Far From the Madding Crowd
Thomas Hardy, adapted by Mark Healy
Bristol Old Vic Theatre School
Thomas Hardy’s world is a far cry from today’s modern ways, but in Far From the Madding Crowd we see plot twists, romantic complication and macho conflict not too dissimilar to any soap opera we see each weeknight.
With Mark Healy’s adaption of Hardy's much-heralded work, first performed in 2008, director Paul Chesterton puts us in a landscape which is close to home. In Hardy’s Wessex, Bathsheba Everdene meets far from ideal circumstances as the young mistress of a barely manageable farm is split in her feelings for three men.

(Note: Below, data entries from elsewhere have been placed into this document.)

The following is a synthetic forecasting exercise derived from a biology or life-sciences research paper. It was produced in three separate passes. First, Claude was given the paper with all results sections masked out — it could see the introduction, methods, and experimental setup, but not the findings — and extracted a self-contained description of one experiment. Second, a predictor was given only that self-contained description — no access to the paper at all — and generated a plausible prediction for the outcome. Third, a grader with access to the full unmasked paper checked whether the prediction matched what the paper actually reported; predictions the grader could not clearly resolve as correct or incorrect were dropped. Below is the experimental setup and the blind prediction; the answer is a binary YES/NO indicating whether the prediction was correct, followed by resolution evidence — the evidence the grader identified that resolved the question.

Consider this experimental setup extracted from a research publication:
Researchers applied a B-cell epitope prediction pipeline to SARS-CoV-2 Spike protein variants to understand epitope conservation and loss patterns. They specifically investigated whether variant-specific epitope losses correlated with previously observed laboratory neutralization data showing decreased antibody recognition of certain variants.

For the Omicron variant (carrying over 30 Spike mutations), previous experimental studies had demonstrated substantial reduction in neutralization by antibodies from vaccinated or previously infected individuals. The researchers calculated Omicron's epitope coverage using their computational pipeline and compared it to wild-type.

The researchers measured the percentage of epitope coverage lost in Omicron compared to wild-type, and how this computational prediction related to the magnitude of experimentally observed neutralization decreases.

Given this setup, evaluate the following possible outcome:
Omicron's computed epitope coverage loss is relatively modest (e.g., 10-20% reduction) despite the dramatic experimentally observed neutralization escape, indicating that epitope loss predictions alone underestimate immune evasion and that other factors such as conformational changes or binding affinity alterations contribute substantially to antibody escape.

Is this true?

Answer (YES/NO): NO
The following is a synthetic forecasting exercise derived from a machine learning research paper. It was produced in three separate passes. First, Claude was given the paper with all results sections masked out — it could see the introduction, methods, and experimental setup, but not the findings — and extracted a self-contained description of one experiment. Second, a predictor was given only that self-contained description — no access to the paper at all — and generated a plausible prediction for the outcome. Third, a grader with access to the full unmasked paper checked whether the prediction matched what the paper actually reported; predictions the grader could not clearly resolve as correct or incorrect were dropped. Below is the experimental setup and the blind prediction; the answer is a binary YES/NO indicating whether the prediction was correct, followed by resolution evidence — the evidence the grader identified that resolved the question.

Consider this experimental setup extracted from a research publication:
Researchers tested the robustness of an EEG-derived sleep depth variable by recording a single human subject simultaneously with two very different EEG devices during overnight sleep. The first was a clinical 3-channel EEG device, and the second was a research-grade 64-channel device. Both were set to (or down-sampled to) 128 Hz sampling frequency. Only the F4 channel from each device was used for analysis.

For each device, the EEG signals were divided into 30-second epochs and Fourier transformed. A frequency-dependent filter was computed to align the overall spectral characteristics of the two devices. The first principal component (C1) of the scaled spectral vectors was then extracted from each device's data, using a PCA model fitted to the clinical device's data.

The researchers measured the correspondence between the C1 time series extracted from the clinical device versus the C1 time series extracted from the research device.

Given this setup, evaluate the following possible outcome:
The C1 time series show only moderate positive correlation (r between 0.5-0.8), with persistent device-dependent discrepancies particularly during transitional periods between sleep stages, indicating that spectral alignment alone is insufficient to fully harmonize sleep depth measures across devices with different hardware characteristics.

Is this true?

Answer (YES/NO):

Less of a love triangle, more of a squared mess.
Bathsheba Everdene's turbulent love life is outstandingly portrayed by Amelia Partridge, who dialed in to the emotional distress and unwavering romantic commotion Miss Everdene is experiencing. In the village of Weatherbury, Everdene is yearned after by shepherd Gabriel Oak (Jake Kenny-Byrne), neighbouring farmer William Boldwood (Dewi Wykes) and Sgt Francis Troy (James Jip).
Wykes’s Boldwood is played to precision, echoing an inner awkward Colin Firth in any early 2000s romcom, while Jip’s conniving Troy hit the marks in antagonisation. Kenny-Byrne portrays ordinary, reliable Mr. Oak in a way which invites the audience to align themselves with him.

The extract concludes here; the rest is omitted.